Stephany Hernandez, OKC Zoo herpetology caretaker, recently returned from a conservation journey to Guatemala. These are her notes from the field:
Hi, I’m Stephany Hernandez, an animal caretaker for the herpetology department at the Oklahoma City Zoo and Botanical Garden. My typical day starts with a visual health check of our reptiles. Depending on the day, we then might distribute salads or clean habitats. In the afternoon, we conduct a variety of husbandry tasks from bedding changes, soaking animals, feeding snakes or providing enrichment. At the end of the day, we check all building locks and do one more visual heath check to ensure the animals are good for the night.
I recently returned from FUNDESGUA, the OKC Zoo-supported conservation organization in Guatemala focusing on saving two lizards species: the Guatemalan beaded lizard and Campbell’s abronia lizard and their habitats. The goal in Guatemala was to get a first-hand look at the conservation work being done by FUNDESGUA which gets funding from the Oklahoma Zoological Society (ZOOfriends). While there, I got the opportunity to see these lizards in their habitat. This will give us the opportunity to design a lizard habitat at the Zoo that closely resembles their natural habitat in Guatemala.
On the first day in Guatemala City, we explored the Abronia Home for gravid (pregnant) lizards. The center distributes this species in underrepresented areas of its range in Guatemala to help ensure genetic diversity among the isolated lizard populations. The Abronia Home was built on re-purposed land that was a former garbage dump!
In addition to protecting lizard species, FUNDESGUA also works closely with local communities to combat extreme poverty. This includes building homes for families. FUNDESGUA funds a new home every year to a family that is most in need.

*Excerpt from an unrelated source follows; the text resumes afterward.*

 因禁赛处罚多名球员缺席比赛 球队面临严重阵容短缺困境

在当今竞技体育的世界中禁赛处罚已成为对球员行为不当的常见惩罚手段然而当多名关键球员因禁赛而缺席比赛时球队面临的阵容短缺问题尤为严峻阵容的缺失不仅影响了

We took an 8-hour drive from Guatemala City to Huehuetenango and met the person responsible for the housing initiative there. The housing component was established after seeing a great need for it in this area. Our contact, Hugo, developed a rapport with many of the surrounding communities and every year he identifies a family most in need and helps FUNDESGUA construct a proper home. These communities are so far out they do not get any assistance from the central government. One home a year might not sound like a lot, but it makes a world of difference for these families because they can finally stay dry when it rains and sleep without worrying if their home will survive the storm.
We again went out and met some of the families that have benefited from FUNDESGUA’s housing program. These homes are very simply made with concrete block walls and aluminum roofing sheets and cost around $6,000/home.
Today we visited Jalapa to explore the reforestation sites and talk to the families that had benefited from the program. The reforested oak trees planted only 5 or 6 years ago were already taller than we were! I had the opportunity to talk with some of the people and hear how grateful they are for this program. These trees are not only helping lizards, but they also help with erosion and provide shade.
We went to the new beaded lizard site at Rio Grande to visit two schools and observe presentations about beaded lizards designed to debunk myths that have long created fear among people about the species. The talks also focused on snakes and teaching the students that not all snakes are venomous and even if they are, it’s possible to coexist with these animals. While there, we conducted an extensive property survey hike, observing the natural trees and species, including a baby boa constrictor, lizards, bats, frogs and a rattlesnake!
On my last day in Guatemala, I helped local students with a forest restoration project in Zacapa, planting about 1,200 trees! This was not an easy task, requiring a long hike up a steep mountain. Everyone was responsible for planting at least eight trees. It was a great surprise to see so many children excited to participate and working hard to help accomplish a goal. The mountain in this area is bare due to deforestation. This is because people were hoping to grow corn, a stable in Guatemala, but the weather is not suitable for the crop. The deforestation and resulting erosion caused the river to swell beyond its traditional banks during the rainy season and resulting in the loss of many homes. With this reforestation effort, not only is the beaded lizard regaining habitat but the community is also benefiting by improved water management from the new trees.
It was surprising how thankful the communities were for these projects. FUNDESGUA has managed to find a balance with the community and its goals, so that people are more open to change. The rapport FUNDESGUA has built over time has opened minds to helping these lizards and in turn helping their own communities.